Increasingly, landlords are also specifying in their tenancy agreements that the financial liability for repairs is not limited to this deposit, and that if necessary the tenant may be expected to make further payments.
Pay particular attention to tenants who pay pose a higher risk to your property, such as those who spoke, or expect to bring pets with them.
A tenancy agreement should lay out carefully the rights and duties of both parties. In such a way, your tenant will be under no uncertainty of your expectations, and you will have legal recourse in cases of negligence.
While these pre-tenant checks will weed out many potentially-problematic tenants, thus reducing your financial risk, it would be a mistake to assume that no further effort is required.
Regular property inspections offer several benefits. Firstly, such a check encourages even messy or untidy tenants to clean up after themselves. An inspection also allows you to check for general wear and tear, and to identify any causes for concern. The tenant can then be informed of these, in order to quickly bring the property up to standard.
Lastly, of course, such a check also allows you to converse with your tenants, and to address any issues they may have had. Perhaps a toilet no longer wants to flush, or a tap is dripping. Under such circumstances quickly resolving these issues can help to build a bond of trust, and to encourage reliable tenants to stay put.
Let’s be honest; while investing in buy-to-let properties can be an exciting and enjoyable business it is still a business. The key here is that you’ll need to ensure the rent is paid on time, every time.

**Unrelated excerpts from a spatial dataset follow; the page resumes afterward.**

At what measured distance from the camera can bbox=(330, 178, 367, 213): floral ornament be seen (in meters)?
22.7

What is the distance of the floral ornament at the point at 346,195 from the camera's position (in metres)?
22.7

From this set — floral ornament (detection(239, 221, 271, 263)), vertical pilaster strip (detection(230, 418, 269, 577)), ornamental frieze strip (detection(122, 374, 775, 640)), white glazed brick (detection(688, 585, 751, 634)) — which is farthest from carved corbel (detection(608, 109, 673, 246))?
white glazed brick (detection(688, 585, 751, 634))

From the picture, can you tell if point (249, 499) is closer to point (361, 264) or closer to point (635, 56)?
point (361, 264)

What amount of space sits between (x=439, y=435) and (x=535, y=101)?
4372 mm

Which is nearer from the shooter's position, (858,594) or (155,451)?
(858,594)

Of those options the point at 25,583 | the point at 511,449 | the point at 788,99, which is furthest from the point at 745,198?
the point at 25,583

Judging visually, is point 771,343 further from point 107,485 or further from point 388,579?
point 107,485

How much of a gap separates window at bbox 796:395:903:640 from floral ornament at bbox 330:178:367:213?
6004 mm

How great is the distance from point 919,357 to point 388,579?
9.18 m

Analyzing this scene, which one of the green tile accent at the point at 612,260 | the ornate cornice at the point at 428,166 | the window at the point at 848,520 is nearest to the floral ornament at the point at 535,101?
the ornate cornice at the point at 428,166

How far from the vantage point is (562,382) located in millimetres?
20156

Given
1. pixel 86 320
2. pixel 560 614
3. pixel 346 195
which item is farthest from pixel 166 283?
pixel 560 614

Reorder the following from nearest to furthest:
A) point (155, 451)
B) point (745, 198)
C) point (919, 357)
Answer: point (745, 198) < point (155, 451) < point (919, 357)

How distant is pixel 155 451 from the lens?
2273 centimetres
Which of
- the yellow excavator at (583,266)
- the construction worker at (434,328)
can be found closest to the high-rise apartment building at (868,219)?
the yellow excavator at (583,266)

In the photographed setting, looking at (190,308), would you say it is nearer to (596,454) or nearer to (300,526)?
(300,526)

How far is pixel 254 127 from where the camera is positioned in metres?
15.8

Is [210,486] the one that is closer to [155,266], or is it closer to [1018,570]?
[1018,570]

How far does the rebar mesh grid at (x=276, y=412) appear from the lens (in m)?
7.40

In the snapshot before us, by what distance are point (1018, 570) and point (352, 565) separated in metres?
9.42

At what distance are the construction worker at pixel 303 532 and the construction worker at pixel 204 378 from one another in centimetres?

In cases where payment arrives late it is generally best to deal with the situation as soon as possible. Often, a gentle reminder is all that is required. In more extreme circumstances it may be necessary to recruit the services of a debt recovery agency, the promise of which is often enough to encourage rapid payment.
Lastly, if you are unlucky enough to have tenants abscond without paying their rent, or having caused damage to the property, then an experienced tracing agency may help you to track down the individual in question. Many such agencies act on a no-trace, no-fee basis, and many will also double as a debt collection agency if requested.
In most Western countries private dwellings and those rented to tenants require entirely different insurance policies. Accepting tenants into your property without the correct insurance can lead to a range of headaches.
Instead, compare landlord insurance policies carefully to get full coverage for the most competitive cost, knowing that if accidents happen you have a further level of financial protection.
When at last it becomes time for your tenant to move out it pays to carry out a final check before waving them off with a smile on your face.
If you were wise enough to carry out a thorough initial inventory of your property, now is the time to revisit that paperwork. Look for damage that has been done – walls that will need to be repainted, equipment to be replaced and make a fair assessment of who is responsible. Remember that natural wear-and-tear means that not all work is automatically the responsibility of the tenant.
This is the time, however, to do whatever is necessary to bring the property back up to marketable standard, in order to quickly fill the vacancy once again.
Lastly, of course, once all fair deductions have been made of the deposit, the remainder can be returned to the tenant. In truth, most tenants take great care over their homes, and the sizable sum of money they left as a deposit will be greatly anticipated. It therefore seems fair to return this deposit as rapidly as possible, before moving on to finding your next tenant.
As you can see, while there are many steps to consider, a huge amount of financial risk can be guarded against by following a few simple steps.